La suite jette un froid. Un policier a commencé à l’injurier et à le frapper. « Raconte-nous comment tu as fait, lui a-t-il dit. Comment les as-tu tués? ». Puis, de concert, l’ensemble des agents se sont mis à le rouer de coups. Ils l’ont dénudé avant de continuer de le malmener. Au final, on a lui amené une déclaration déjà écrite, dans laquelle Martin reconnaissait sa culpabilité et qu’on l’a obligé de signer. Devant son refus, on est allé chercher un sac de plastique. Après avoir été étouffé et craignant pour sa vie, il a fini par signer le document sans le consulter, à la grande satisfaction de ses tortionnaires.
En 1993, Martin del Campo a été condamné à 50 ans de prison pour meurtre, condamnation qui a été basée sur les aveux qu’on lui a arrachés cette nuit-là. 50 ans de réclusion. Ironiquement, c’est presque le nombre d’années d’existence des principes fondamentaux consacrés dans le système démocratique moderne, par la biais de la Charte universelle des droits de la personne (1948).
Le responsable de l’enquête, un prénommé « Galvan », a écrit dans l’investigation que Martin del Campo était dans un état d’ébriété avancé ce soir-là et qu’il aurait tué sa sœur et son mari parce qu’il était en colère contre ce dernier suite à une facture de réparation automobile s’élevant à 70$. Rien ne confirme cette version des faits : motif invraisemblable, prises de sang effectuées la nuit même concluant que Martin del Campo n’était pas saoul. Mais la théorie de Galvan a néanmoins été retenue. Et ce, malgré l’aveu de l’officier même qui a, devant la Cour, reconnu avoir usé de méthodes illégales – c’est-à-dire la torture – pour obtenir les aveux.
Pourtant, les enquêteurs ne manquaient pas de pistes pour élucider l’affaire. Le réflexe le plus élémentaire lorsque l’on recherche le coupable d’un meurtre est de s’interroger sur les motifs et de se demander : « à qui bénéficie le crime ? ». Gerardio Zamudio Aldada était le beau-frère, ainsi que le partenaire d’affaire du détenu. Dans un rapport concernant le dossier, il est explicitement mentionnéque la famille de Zamudio a hérité au final de tous les biens de Gerardio et de la compagnie. Tuer la sœur de Martin del Campo et porter le blâme sur lui garantissaient que tous les avoirs du défunt iraient à la famille. Simple constatation.

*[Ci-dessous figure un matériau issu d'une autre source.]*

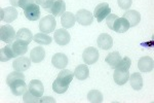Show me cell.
<instances>
[{"label": "cell", "mask_w": 154, "mask_h": 103, "mask_svg": "<svg viewBox=\"0 0 154 103\" xmlns=\"http://www.w3.org/2000/svg\"><path fill=\"white\" fill-rule=\"evenodd\" d=\"M41 6L44 11L53 14L54 17H61L66 11V3L64 0H48Z\"/></svg>", "instance_id": "7a4b0ae2"}, {"label": "cell", "mask_w": 154, "mask_h": 103, "mask_svg": "<svg viewBox=\"0 0 154 103\" xmlns=\"http://www.w3.org/2000/svg\"><path fill=\"white\" fill-rule=\"evenodd\" d=\"M34 1H35V3L38 4V5H42V4L45 3L48 0H34Z\"/></svg>", "instance_id": "d590c367"}, {"label": "cell", "mask_w": 154, "mask_h": 103, "mask_svg": "<svg viewBox=\"0 0 154 103\" xmlns=\"http://www.w3.org/2000/svg\"><path fill=\"white\" fill-rule=\"evenodd\" d=\"M28 90L31 94L34 95V96H37V97L43 96V93H44L43 84L38 79H32L28 86Z\"/></svg>", "instance_id": "5bb4252c"}, {"label": "cell", "mask_w": 154, "mask_h": 103, "mask_svg": "<svg viewBox=\"0 0 154 103\" xmlns=\"http://www.w3.org/2000/svg\"><path fill=\"white\" fill-rule=\"evenodd\" d=\"M26 77H25V75L22 73L21 71H12L8 75H7V77H6V84L8 85V86H11V82H14V80H17V79H25Z\"/></svg>", "instance_id": "4dcf8cb0"}, {"label": "cell", "mask_w": 154, "mask_h": 103, "mask_svg": "<svg viewBox=\"0 0 154 103\" xmlns=\"http://www.w3.org/2000/svg\"><path fill=\"white\" fill-rule=\"evenodd\" d=\"M16 31L11 25H2L0 28V39L6 43H12L16 39Z\"/></svg>", "instance_id": "277c9868"}, {"label": "cell", "mask_w": 154, "mask_h": 103, "mask_svg": "<svg viewBox=\"0 0 154 103\" xmlns=\"http://www.w3.org/2000/svg\"><path fill=\"white\" fill-rule=\"evenodd\" d=\"M99 56H100V55H99L98 50L95 49L94 47H86L83 51L82 59H83V61L85 62L86 65H93L99 60Z\"/></svg>", "instance_id": "5b68a950"}, {"label": "cell", "mask_w": 154, "mask_h": 103, "mask_svg": "<svg viewBox=\"0 0 154 103\" xmlns=\"http://www.w3.org/2000/svg\"><path fill=\"white\" fill-rule=\"evenodd\" d=\"M110 11H111V8L108 3H106V2L100 3L96 6L95 11H94V17L96 18L99 23H101L104 19H106V18L110 14Z\"/></svg>", "instance_id": "8992f818"}, {"label": "cell", "mask_w": 154, "mask_h": 103, "mask_svg": "<svg viewBox=\"0 0 154 103\" xmlns=\"http://www.w3.org/2000/svg\"><path fill=\"white\" fill-rule=\"evenodd\" d=\"M138 68L141 72H150L154 68L153 59L149 56L142 57L138 62Z\"/></svg>", "instance_id": "2e32d148"}, {"label": "cell", "mask_w": 154, "mask_h": 103, "mask_svg": "<svg viewBox=\"0 0 154 103\" xmlns=\"http://www.w3.org/2000/svg\"><path fill=\"white\" fill-rule=\"evenodd\" d=\"M130 24L128 22L126 21L125 18H116L115 21H114V24H113V31L117 32V33H125V32L128 31L130 29Z\"/></svg>", "instance_id": "ffe728a7"}, {"label": "cell", "mask_w": 154, "mask_h": 103, "mask_svg": "<svg viewBox=\"0 0 154 103\" xmlns=\"http://www.w3.org/2000/svg\"><path fill=\"white\" fill-rule=\"evenodd\" d=\"M56 26L57 22L53 14L43 17L40 20V23H39V29H40L42 33H51L56 29Z\"/></svg>", "instance_id": "3957f363"}, {"label": "cell", "mask_w": 154, "mask_h": 103, "mask_svg": "<svg viewBox=\"0 0 154 103\" xmlns=\"http://www.w3.org/2000/svg\"><path fill=\"white\" fill-rule=\"evenodd\" d=\"M23 101L25 103H39V102H53L54 103L56 100L51 97H37L27 90L23 95Z\"/></svg>", "instance_id": "8fae6325"}, {"label": "cell", "mask_w": 154, "mask_h": 103, "mask_svg": "<svg viewBox=\"0 0 154 103\" xmlns=\"http://www.w3.org/2000/svg\"><path fill=\"white\" fill-rule=\"evenodd\" d=\"M118 6L122 9H128L133 4V0H117Z\"/></svg>", "instance_id": "1f68e13d"}, {"label": "cell", "mask_w": 154, "mask_h": 103, "mask_svg": "<svg viewBox=\"0 0 154 103\" xmlns=\"http://www.w3.org/2000/svg\"><path fill=\"white\" fill-rule=\"evenodd\" d=\"M130 69L125 68H115L113 74L114 82L118 85V86H123L125 84L128 82V79H130Z\"/></svg>", "instance_id": "ba28073f"}, {"label": "cell", "mask_w": 154, "mask_h": 103, "mask_svg": "<svg viewBox=\"0 0 154 103\" xmlns=\"http://www.w3.org/2000/svg\"><path fill=\"white\" fill-rule=\"evenodd\" d=\"M18 18V11L14 7H4L1 9V21L11 23Z\"/></svg>", "instance_id": "e0dca14e"}, {"label": "cell", "mask_w": 154, "mask_h": 103, "mask_svg": "<svg viewBox=\"0 0 154 103\" xmlns=\"http://www.w3.org/2000/svg\"><path fill=\"white\" fill-rule=\"evenodd\" d=\"M120 60H121L120 54H119L118 52H112L106 57L105 61H106V63L110 66V68L115 69L118 63L120 62Z\"/></svg>", "instance_id": "4316f807"}, {"label": "cell", "mask_w": 154, "mask_h": 103, "mask_svg": "<svg viewBox=\"0 0 154 103\" xmlns=\"http://www.w3.org/2000/svg\"><path fill=\"white\" fill-rule=\"evenodd\" d=\"M34 0H20V3H19V7H21V8H27L28 6H30L31 4L34 3Z\"/></svg>", "instance_id": "836d02e7"}, {"label": "cell", "mask_w": 154, "mask_h": 103, "mask_svg": "<svg viewBox=\"0 0 154 103\" xmlns=\"http://www.w3.org/2000/svg\"><path fill=\"white\" fill-rule=\"evenodd\" d=\"M73 76L74 72H72L68 69H63L53 82V90L58 94L65 93L68 90L69 85L73 79Z\"/></svg>", "instance_id": "6da1fadb"}, {"label": "cell", "mask_w": 154, "mask_h": 103, "mask_svg": "<svg viewBox=\"0 0 154 103\" xmlns=\"http://www.w3.org/2000/svg\"><path fill=\"white\" fill-rule=\"evenodd\" d=\"M123 18L128 22L130 27H135L137 26L141 21V14L139 11H133V9H128L126 11V12L123 14Z\"/></svg>", "instance_id": "d6986e66"}, {"label": "cell", "mask_w": 154, "mask_h": 103, "mask_svg": "<svg viewBox=\"0 0 154 103\" xmlns=\"http://www.w3.org/2000/svg\"><path fill=\"white\" fill-rule=\"evenodd\" d=\"M31 59L27 57H20L14 60L12 62V67L16 71H26L31 66Z\"/></svg>", "instance_id": "9c48e42d"}, {"label": "cell", "mask_w": 154, "mask_h": 103, "mask_svg": "<svg viewBox=\"0 0 154 103\" xmlns=\"http://www.w3.org/2000/svg\"><path fill=\"white\" fill-rule=\"evenodd\" d=\"M16 54L12 51L11 43H7L6 47L0 49V61L1 62H6L8 60H11V58H16Z\"/></svg>", "instance_id": "d4e9b609"}, {"label": "cell", "mask_w": 154, "mask_h": 103, "mask_svg": "<svg viewBox=\"0 0 154 103\" xmlns=\"http://www.w3.org/2000/svg\"><path fill=\"white\" fill-rule=\"evenodd\" d=\"M131 82V86L134 90L136 91H140L141 89L144 86V80H143V76L141 73L139 72H135L133 74H130V79H128Z\"/></svg>", "instance_id": "7402d4cb"}, {"label": "cell", "mask_w": 154, "mask_h": 103, "mask_svg": "<svg viewBox=\"0 0 154 103\" xmlns=\"http://www.w3.org/2000/svg\"><path fill=\"white\" fill-rule=\"evenodd\" d=\"M76 21L82 26H88L91 25L94 21V14L86 9H79L76 14Z\"/></svg>", "instance_id": "52a82bcc"}, {"label": "cell", "mask_w": 154, "mask_h": 103, "mask_svg": "<svg viewBox=\"0 0 154 103\" xmlns=\"http://www.w3.org/2000/svg\"><path fill=\"white\" fill-rule=\"evenodd\" d=\"M51 63L58 69H64L68 65V57L63 53H57L51 58Z\"/></svg>", "instance_id": "9a60e30c"}, {"label": "cell", "mask_w": 154, "mask_h": 103, "mask_svg": "<svg viewBox=\"0 0 154 103\" xmlns=\"http://www.w3.org/2000/svg\"><path fill=\"white\" fill-rule=\"evenodd\" d=\"M11 47L12 51L16 54V56H22V55H25L27 53V47H28V44L24 43V42H21L19 40L14 39V41L11 43Z\"/></svg>", "instance_id": "83f0119b"}, {"label": "cell", "mask_w": 154, "mask_h": 103, "mask_svg": "<svg viewBox=\"0 0 154 103\" xmlns=\"http://www.w3.org/2000/svg\"><path fill=\"white\" fill-rule=\"evenodd\" d=\"M45 58V51L42 47H36L30 53V59L34 63H40Z\"/></svg>", "instance_id": "603a6c76"}, {"label": "cell", "mask_w": 154, "mask_h": 103, "mask_svg": "<svg viewBox=\"0 0 154 103\" xmlns=\"http://www.w3.org/2000/svg\"><path fill=\"white\" fill-rule=\"evenodd\" d=\"M97 43L98 47L102 50H110L113 46V39L112 37L107 33H102L101 35H99L98 40H97Z\"/></svg>", "instance_id": "ac0fdd59"}, {"label": "cell", "mask_w": 154, "mask_h": 103, "mask_svg": "<svg viewBox=\"0 0 154 103\" xmlns=\"http://www.w3.org/2000/svg\"><path fill=\"white\" fill-rule=\"evenodd\" d=\"M24 14L29 21H37L40 18V7L34 2L33 4L24 9Z\"/></svg>", "instance_id": "7c38bea8"}, {"label": "cell", "mask_w": 154, "mask_h": 103, "mask_svg": "<svg viewBox=\"0 0 154 103\" xmlns=\"http://www.w3.org/2000/svg\"><path fill=\"white\" fill-rule=\"evenodd\" d=\"M9 87H11V91L14 96L24 95V93L28 90V87H27L26 82H25V79L14 80V82H11Z\"/></svg>", "instance_id": "4fadbf2b"}, {"label": "cell", "mask_w": 154, "mask_h": 103, "mask_svg": "<svg viewBox=\"0 0 154 103\" xmlns=\"http://www.w3.org/2000/svg\"><path fill=\"white\" fill-rule=\"evenodd\" d=\"M88 99L91 103H101L103 102V95L98 90H91L88 94Z\"/></svg>", "instance_id": "f546056e"}, {"label": "cell", "mask_w": 154, "mask_h": 103, "mask_svg": "<svg viewBox=\"0 0 154 103\" xmlns=\"http://www.w3.org/2000/svg\"><path fill=\"white\" fill-rule=\"evenodd\" d=\"M54 39L59 46H66L70 42L71 36L66 29H59L54 33Z\"/></svg>", "instance_id": "30bf717a"}, {"label": "cell", "mask_w": 154, "mask_h": 103, "mask_svg": "<svg viewBox=\"0 0 154 103\" xmlns=\"http://www.w3.org/2000/svg\"><path fill=\"white\" fill-rule=\"evenodd\" d=\"M33 40L39 44L48 46V44H51V42L53 39H51V37L49 36V35L45 34V33H37L33 36Z\"/></svg>", "instance_id": "f1b7e54d"}, {"label": "cell", "mask_w": 154, "mask_h": 103, "mask_svg": "<svg viewBox=\"0 0 154 103\" xmlns=\"http://www.w3.org/2000/svg\"><path fill=\"white\" fill-rule=\"evenodd\" d=\"M117 18V16L114 14H110L108 17L106 18V22H107V26H108V28L110 30L113 29V24H114V21H115V19Z\"/></svg>", "instance_id": "d6a6232c"}, {"label": "cell", "mask_w": 154, "mask_h": 103, "mask_svg": "<svg viewBox=\"0 0 154 103\" xmlns=\"http://www.w3.org/2000/svg\"><path fill=\"white\" fill-rule=\"evenodd\" d=\"M76 22V17L70 11H65L61 16V24L65 29L72 28Z\"/></svg>", "instance_id": "cb8c5ba5"}, {"label": "cell", "mask_w": 154, "mask_h": 103, "mask_svg": "<svg viewBox=\"0 0 154 103\" xmlns=\"http://www.w3.org/2000/svg\"><path fill=\"white\" fill-rule=\"evenodd\" d=\"M89 75V70L88 67L86 66V64H80L75 68L74 71V76L79 80H84L88 77Z\"/></svg>", "instance_id": "484cf974"}, {"label": "cell", "mask_w": 154, "mask_h": 103, "mask_svg": "<svg viewBox=\"0 0 154 103\" xmlns=\"http://www.w3.org/2000/svg\"><path fill=\"white\" fill-rule=\"evenodd\" d=\"M9 2L11 3V5L14 7H19L20 0H9Z\"/></svg>", "instance_id": "e575fe53"}, {"label": "cell", "mask_w": 154, "mask_h": 103, "mask_svg": "<svg viewBox=\"0 0 154 103\" xmlns=\"http://www.w3.org/2000/svg\"><path fill=\"white\" fill-rule=\"evenodd\" d=\"M16 39L29 46L31 40L33 39V34H32V32L30 31L28 28H21L18 32H17Z\"/></svg>", "instance_id": "44dd1931"}]
</instances>
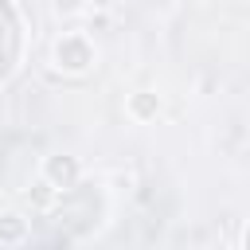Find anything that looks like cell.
Returning a JSON list of instances; mask_svg holds the SVG:
<instances>
[{"label":"cell","instance_id":"7a4b0ae2","mask_svg":"<svg viewBox=\"0 0 250 250\" xmlns=\"http://www.w3.org/2000/svg\"><path fill=\"white\" fill-rule=\"evenodd\" d=\"M78 180H82V164L74 156L59 152V156H47L43 160V184L51 191H70V188H78Z\"/></svg>","mask_w":250,"mask_h":250},{"label":"cell","instance_id":"6da1fadb","mask_svg":"<svg viewBox=\"0 0 250 250\" xmlns=\"http://www.w3.org/2000/svg\"><path fill=\"white\" fill-rule=\"evenodd\" d=\"M51 59H55V66L62 74H86L94 66V59H98V47H94V39L86 31H62L55 39V47H51Z\"/></svg>","mask_w":250,"mask_h":250},{"label":"cell","instance_id":"3957f363","mask_svg":"<svg viewBox=\"0 0 250 250\" xmlns=\"http://www.w3.org/2000/svg\"><path fill=\"white\" fill-rule=\"evenodd\" d=\"M125 113H129L137 125H148V121H156V113H160V98H156L152 90H133L129 102H125Z\"/></svg>","mask_w":250,"mask_h":250},{"label":"cell","instance_id":"277c9868","mask_svg":"<svg viewBox=\"0 0 250 250\" xmlns=\"http://www.w3.org/2000/svg\"><path fill=\"white\" fill-rule=\"evenodd\" d=\"M27 234H31L27 215H20V211H4L0 215V242L4 246H20V242H27Z\"/></svg>","mask_w":250,"mask_h":250}]
</instances>
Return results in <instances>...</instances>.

Volontairement ignorée par les autorités.
Le sort de la vie d’un homme repose sur une investigation bâclée et des aveux arrachés.
Plusieurs autres aspects de ce dossier sont déplorables. Les parents du détenu ont dû complètement suspendre leurs propres vies pour s’occuper de leur fils incarcéré. Comme si perdre une fille n’était pas une tragédie suffisante… Pour les violations graves commises à l’encontre de ses droits les plus fondamentaux, on a refusé à Martin del Campo quelque réparation que ce soit, sous prétexte qu’il n’y avait pas assez de preuves pour incriminer Galvan… À croire que des aveux sont suffisants dans un cas, mais pas dans un autre.
Le droit, fondation de nos sociétés modernes, est une doctrine reposant sur l’équité. Le plus grand principe de la règle de droit est son universalité : toute personne, quel que soit son statut, quelque entité, quelque organisation y sont soumis. Dans quel but ? Afin d’éviter toute forme d’arbitrage et de pouvoir procéder en toute impartialité. Universalité du droit : en théorie.
En lisant le récit d’Alfonso Martin del Campo Dodd, plusieurs émotions me parcourent; de l’indignation, de la colère, du mépris, du choc, de la frustration, de tristesse et tant d’autres… Mais l’émotion la plus universelle est ce sentiment universel d’injustice. Le soulagement est un luxe réservé à ceux pour qui ce genre d’intrigues n’évolue qu’en parallèle avec la réalité. Ceux qui peuvent se permettre de ne plus y penser en sortant de la salle de cinéma ou en éteignant la télévision.